The infusion of grass-roots donated research dollars has provided all MSA researchers with new energy and optimism about finding better diagnostic markers, treatments, and potential cures.
In addition to funding research the MSA Coalition is also leading the push for better global collaboration and data sharing, which will speed the process of improving patients quality of life. In the past few years, The MSA Coalition has provided sponsorship funds for multiple research meetings including primary sponsorship of the past two International MSA Congresses, and MSA specific sessions at both the American and European Autonomic Society Scientific Meetings.
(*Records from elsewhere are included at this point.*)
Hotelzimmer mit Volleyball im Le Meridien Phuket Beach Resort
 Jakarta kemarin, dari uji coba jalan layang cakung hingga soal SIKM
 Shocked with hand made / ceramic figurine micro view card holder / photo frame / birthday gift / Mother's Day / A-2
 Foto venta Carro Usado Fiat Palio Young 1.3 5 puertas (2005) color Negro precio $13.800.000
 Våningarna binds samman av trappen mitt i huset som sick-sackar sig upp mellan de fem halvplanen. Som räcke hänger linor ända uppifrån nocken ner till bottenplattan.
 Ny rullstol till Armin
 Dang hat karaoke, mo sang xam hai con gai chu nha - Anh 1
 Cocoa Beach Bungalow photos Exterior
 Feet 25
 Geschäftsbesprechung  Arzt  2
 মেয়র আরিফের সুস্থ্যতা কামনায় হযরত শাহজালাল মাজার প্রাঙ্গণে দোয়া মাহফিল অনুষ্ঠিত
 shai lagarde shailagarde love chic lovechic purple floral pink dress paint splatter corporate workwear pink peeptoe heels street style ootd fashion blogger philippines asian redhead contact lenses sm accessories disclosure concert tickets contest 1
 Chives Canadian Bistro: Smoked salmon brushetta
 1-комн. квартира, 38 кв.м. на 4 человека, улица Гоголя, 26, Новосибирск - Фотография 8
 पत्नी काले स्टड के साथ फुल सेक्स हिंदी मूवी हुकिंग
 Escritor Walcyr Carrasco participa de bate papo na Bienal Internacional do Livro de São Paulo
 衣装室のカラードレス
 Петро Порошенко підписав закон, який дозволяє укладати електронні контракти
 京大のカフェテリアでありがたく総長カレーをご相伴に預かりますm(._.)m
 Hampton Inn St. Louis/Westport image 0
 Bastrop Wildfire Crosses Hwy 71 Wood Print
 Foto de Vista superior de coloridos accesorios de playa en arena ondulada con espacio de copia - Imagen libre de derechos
These meetings are critical for researchers from around the world.
To further streamline use of resources The MSA Coalition encourages other advocacy organizations, foundations, and large donors to utilize and participate in its established research grant program. Due to the rare nature of MSA there are a limited number of researchers and potential grant applicants. As such, The MSA Coalition desires to share its SAB and grant application process to ensure that research funds from as many MSA charities as possible are being used in the most efficient manner and that researcher time and efforts are not being wasted on duplicative processes and work. Charities and foundations participating in the MSA Coalition research grant process are included as observers in the SAB review process, and can choose to fund the highly scored research proposals that meet their individual criteria for funding. It is an open and transparent review and voting process for all funders. These charities, Foundations, and Individuals have contributed substantially to past MSA Coalition grant programs: MSA Trust, Cure PSP, MSA NJ, Move Over MSA, the Rex Griswold Foundation, Patrick Costigan, and the Blandford-Rees Foundation.
To continue building hope for multiple system atrophy, The MSA Coalition is now leading an effort to unite multiple system atrophy charities in a collaborative consortium. On March 1-2, 2018, The MSA Coalition hosted the first ever MSA Global Advocacy Meeting in New York City in conjunction with the 6th International MSA Congress. The meeting, led by Cyndi Roemer, Chair of The MSA Coalition, featured lecturers by the National Organization for Rare Disorders (NORD) on how to build a consortium and by the Michael J Fox Foundation on their research grant program. The meeting also offered breakout sessions on various topics from advocacy, education and support, research, and fundraising. It concluded with sharing of learnings and new ideas and with plans to build a consortium of global cooperation among MSA advocacy organizations.
The past 5 years truly mark the beginning of an era of hope for those suffering from multiple system atrophy. The MSA Coalition promises to continue its transparent, mission driven work to build collaboration among advocates and researchers with the ultimate goal of delivering more than just hope. The desire is to shift from an era of hope to a new era of results that deliver improved and earlier diagnosis, both symptomatic and disease modifying treatments and ultimately a cure to eradicate MSA from the Earth!